Record excerpts:
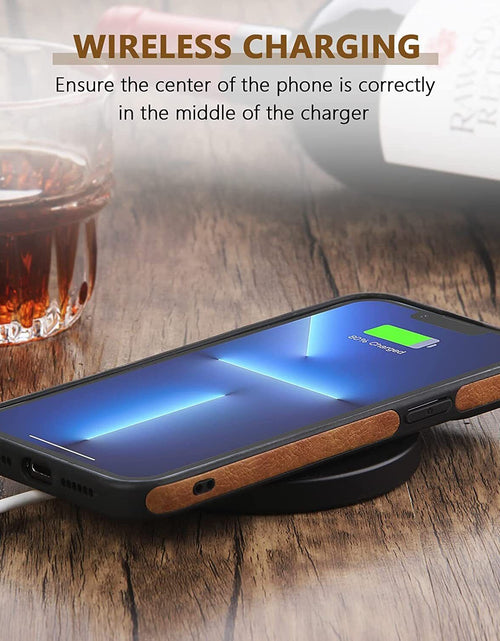 Load image into Gallery viewer, Shockproof Protective Leather Case for Iphone 17 16 15 14 plus 13 12 11 Pro Max
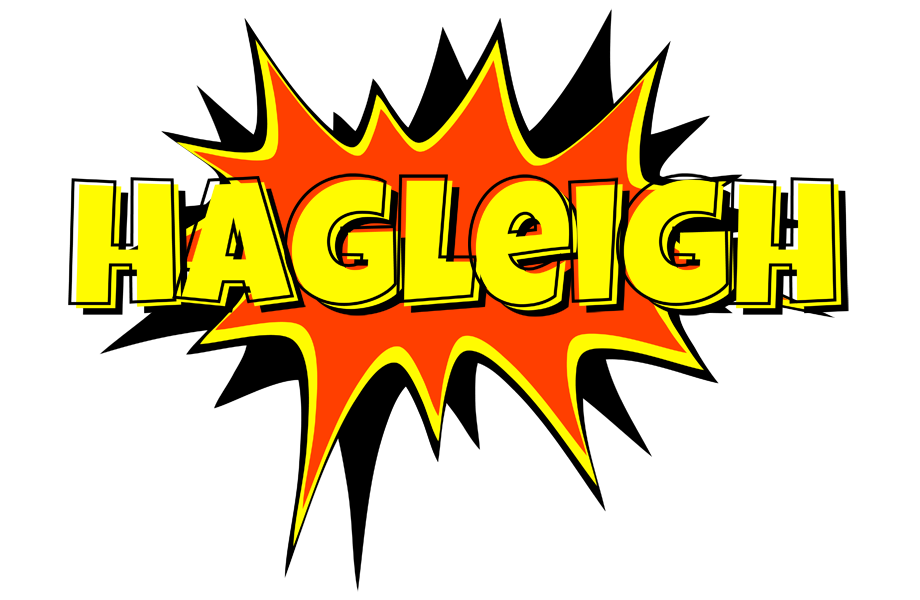 Hagleigh bazinga logo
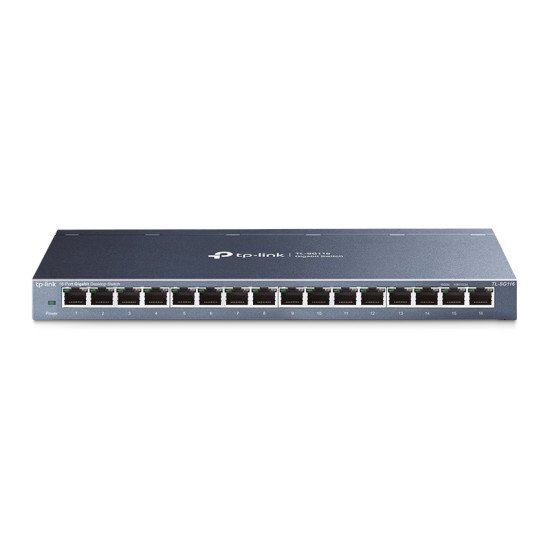 Tp-Link Desktop Switch Tl-Sg116, 16-Port, 10/100/1000Mbps, Ver. 1.0 Tp-Link Desktop Switch Tl-Sg116, 16-Port, 10/100/1000Mbps, Ver. 1.0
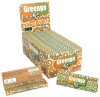 Greengo  Greengo  Natural  Unbleached  King  Slim  Papers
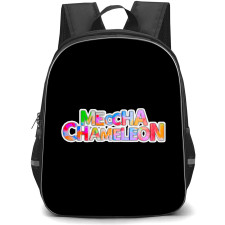 Meccha Chameleon Backpack School Bag StudentPack - Meccha Chameleon Main Logo Sticker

Work required: Copy out the text of every record above word for word, leaving the pictures out.

Your solution:
 Load image into Gallery viewer, Shockproof Protective Leather Case for Iphone 17 16 15 14 plus 13 12 11 Pro Max
 Hagleigh bazinga logo
 Tp-Link Desktop Switch Tl-Sg116, 16-Port, 10/100/1000Mbps, Ver. 1.0 Tp-Link Desktop Switch Tl-Sg116, 16-Port, 10/100/1000Mbps, Ver. 1.0
 Greengo  Greengo  Natural  Unbleached  King  Slim  Papers
 Meccha Chameleon Backpack School Bag StudentPack - Meccha Chameleon Main Logo Sticker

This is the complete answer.